THE TASK:
Copy the data word for word, from the line containing "What is the" through the end of the data, and leave out the pictures.

SUPPLIED INFORMATION:
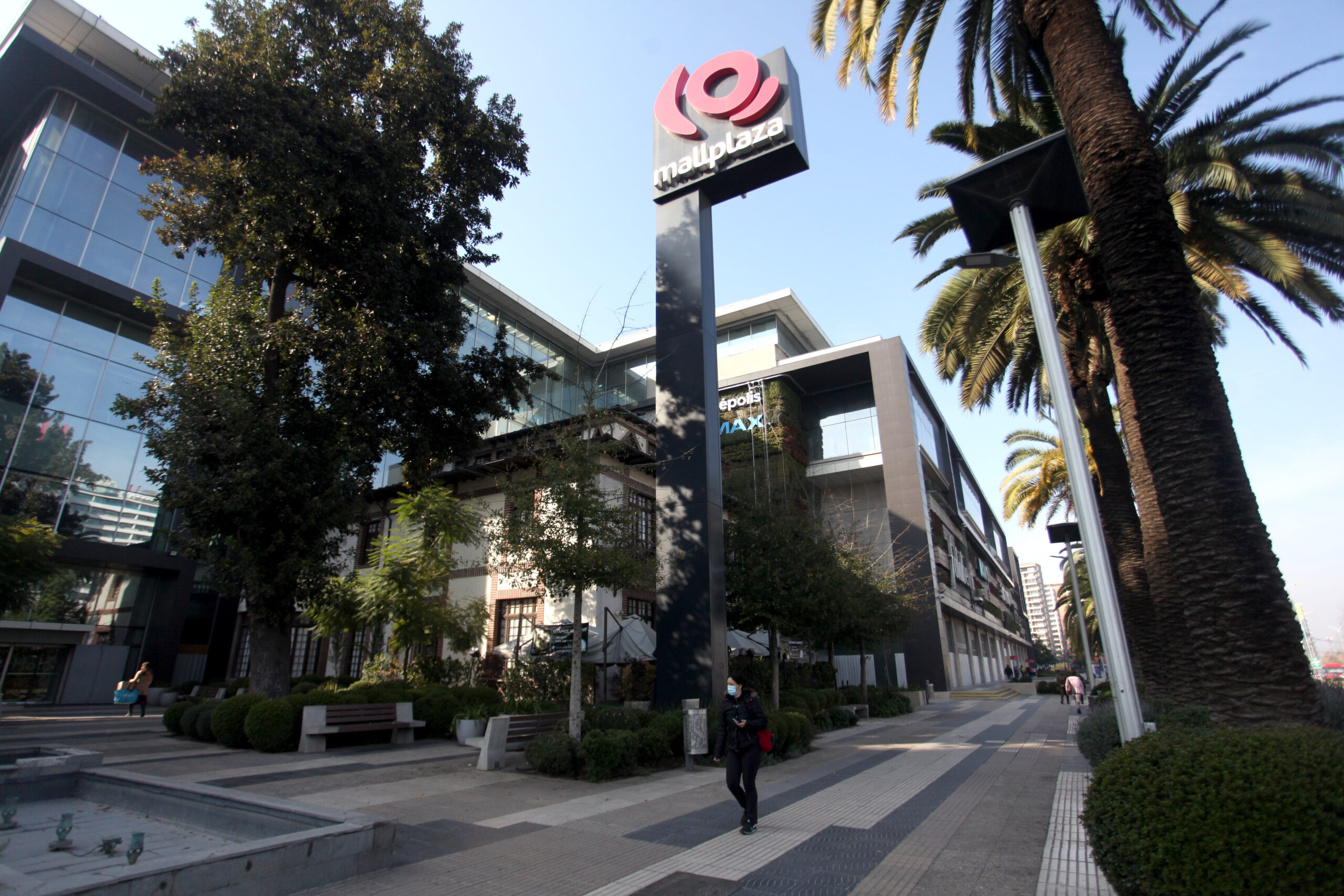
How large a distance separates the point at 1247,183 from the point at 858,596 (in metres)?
14.6

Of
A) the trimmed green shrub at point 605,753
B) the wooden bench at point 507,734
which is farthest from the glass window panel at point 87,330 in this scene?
the trimmed green shrub at point 605,753

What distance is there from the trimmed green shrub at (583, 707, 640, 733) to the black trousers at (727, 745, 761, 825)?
4115mm

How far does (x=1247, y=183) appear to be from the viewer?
1180 centimetres

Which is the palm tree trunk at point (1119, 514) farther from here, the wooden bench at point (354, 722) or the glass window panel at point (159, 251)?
the glass window panel at point (159, 251)

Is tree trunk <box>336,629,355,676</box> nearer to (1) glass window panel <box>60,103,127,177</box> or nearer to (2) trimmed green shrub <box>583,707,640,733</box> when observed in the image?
(2) trimmed green shrub <box>583,707,640,733</box>

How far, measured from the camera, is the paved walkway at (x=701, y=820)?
5.50 m

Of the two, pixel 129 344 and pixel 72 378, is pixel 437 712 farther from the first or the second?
pixel 129 344

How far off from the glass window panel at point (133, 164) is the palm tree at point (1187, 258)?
31.3 m

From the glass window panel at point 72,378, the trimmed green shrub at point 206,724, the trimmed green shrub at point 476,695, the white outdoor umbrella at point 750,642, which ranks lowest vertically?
the trimmed green shrub at point 206,724

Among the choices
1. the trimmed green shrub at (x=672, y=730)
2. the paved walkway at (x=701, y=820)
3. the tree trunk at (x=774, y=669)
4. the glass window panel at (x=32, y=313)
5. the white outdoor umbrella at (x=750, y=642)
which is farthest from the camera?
the glass window panel at (x=32, y=313)

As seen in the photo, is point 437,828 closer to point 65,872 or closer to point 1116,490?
point 65,872

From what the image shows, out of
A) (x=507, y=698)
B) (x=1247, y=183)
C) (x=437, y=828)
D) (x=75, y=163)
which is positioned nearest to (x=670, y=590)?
(x=507, y=698)

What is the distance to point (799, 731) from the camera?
535 inches

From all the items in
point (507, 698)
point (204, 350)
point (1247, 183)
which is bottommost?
point (507, 698)
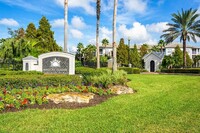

COMPLETE OUTPUT:
What is the distance to point (799, 731) from the camera?
535 inches

From all the items in
point (507, 698)
point (204, 350)
point (1247, 183)
which is bottommost?
point (507, 698)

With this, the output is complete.